27-10-2011, 01:16
Je me collais à l’édito du match de Dijon et bien sûr rien ne me venait.
Je labourais mon cerveau à la recherche d’un germe d’hypothèse valable, mais mon bulbe se trouva aussi fertile qu’un champ de topinambour en lisière de Tchernobyl. Je creusais, mais buttais invariablement sur une chape en béton armé. J’avais l’imagination aussi débordante qu’une passe en retrait de Lucho Gonzales.
Zéro idée, le vide, sec, nada … Drrrrriiiing !
Et c’est évidemment quand j’avais zéro idée que Bouli débarquait à la maison, excité tel la puce (comparaison osée vu la corpulence du bonhomme). Le rituel était immuable. Mon cher voisin, à qui il en arrivait toujours une bien bonne, et qui avant toute chose commença par me taxer un pack de bière et un sac de chips. Ensuite j’eus droit à son emblématique : « Tu sais quoi ? » alors qu’il s’asseyait sur mon canapé, non sans me faire savoir que ce n’était pas sa marque préférée de chips et qu’il n’y avait plus de Knaki Balls dans le frigo.

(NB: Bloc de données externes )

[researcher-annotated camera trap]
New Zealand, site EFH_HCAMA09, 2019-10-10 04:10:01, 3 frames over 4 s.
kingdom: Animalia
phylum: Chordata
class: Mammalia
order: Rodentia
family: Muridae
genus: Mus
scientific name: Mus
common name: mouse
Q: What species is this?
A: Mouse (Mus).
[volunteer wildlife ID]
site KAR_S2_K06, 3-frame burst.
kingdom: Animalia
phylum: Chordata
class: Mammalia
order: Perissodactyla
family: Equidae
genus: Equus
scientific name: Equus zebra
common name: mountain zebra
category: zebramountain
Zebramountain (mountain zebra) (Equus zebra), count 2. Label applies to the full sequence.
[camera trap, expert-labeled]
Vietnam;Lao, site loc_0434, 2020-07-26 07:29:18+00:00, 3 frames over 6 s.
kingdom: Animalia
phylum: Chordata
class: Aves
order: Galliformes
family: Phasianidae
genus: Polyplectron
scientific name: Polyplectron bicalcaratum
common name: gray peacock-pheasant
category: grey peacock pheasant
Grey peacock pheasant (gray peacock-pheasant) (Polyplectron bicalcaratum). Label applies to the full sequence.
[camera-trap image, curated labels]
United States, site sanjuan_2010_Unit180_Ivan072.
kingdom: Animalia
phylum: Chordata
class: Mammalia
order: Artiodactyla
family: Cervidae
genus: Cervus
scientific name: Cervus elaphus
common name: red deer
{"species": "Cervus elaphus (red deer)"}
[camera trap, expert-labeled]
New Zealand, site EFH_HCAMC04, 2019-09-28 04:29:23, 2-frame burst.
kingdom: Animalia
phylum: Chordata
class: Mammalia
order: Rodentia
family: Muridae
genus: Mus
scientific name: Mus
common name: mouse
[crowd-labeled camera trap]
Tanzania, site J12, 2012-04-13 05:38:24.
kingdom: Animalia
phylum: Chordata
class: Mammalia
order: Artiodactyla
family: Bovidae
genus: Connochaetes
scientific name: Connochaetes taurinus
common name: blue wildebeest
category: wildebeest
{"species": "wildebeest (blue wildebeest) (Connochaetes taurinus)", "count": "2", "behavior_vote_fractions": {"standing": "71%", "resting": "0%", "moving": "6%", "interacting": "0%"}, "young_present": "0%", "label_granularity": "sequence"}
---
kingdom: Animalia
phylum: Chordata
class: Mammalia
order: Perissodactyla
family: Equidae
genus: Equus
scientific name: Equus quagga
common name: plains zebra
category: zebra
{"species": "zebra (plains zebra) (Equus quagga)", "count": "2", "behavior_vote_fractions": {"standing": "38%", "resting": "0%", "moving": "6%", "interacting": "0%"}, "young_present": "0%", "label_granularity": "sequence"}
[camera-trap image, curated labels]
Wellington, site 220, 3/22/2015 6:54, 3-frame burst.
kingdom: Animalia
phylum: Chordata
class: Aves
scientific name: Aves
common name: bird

Ma réponse fut immuable itou: Un regard hébété à son endroit suivi d’un massage compulsif de mes sourcils
-« J’ai fait un casse ! » Lâcha-t-il.
Pardon ? Un casse ? Là ce fut une attaque de panique qui m'étreignit. Je blêmis, tournai la tête à droite et à gauche comme si je fus entouré tout à coup de mille paires d’yeux. Je ne pus m'interdire de jeter un oeil par la fenêtre pour savoir si Bouli n'était pas poursuivi par une meute de fourgons bardés de gyrophares, si le GIGN et ses tireurs d’élite étaient sur le toit d’en face, s’il avait du sang sur les mains ou je ne sais quelles autres idées saugrenues.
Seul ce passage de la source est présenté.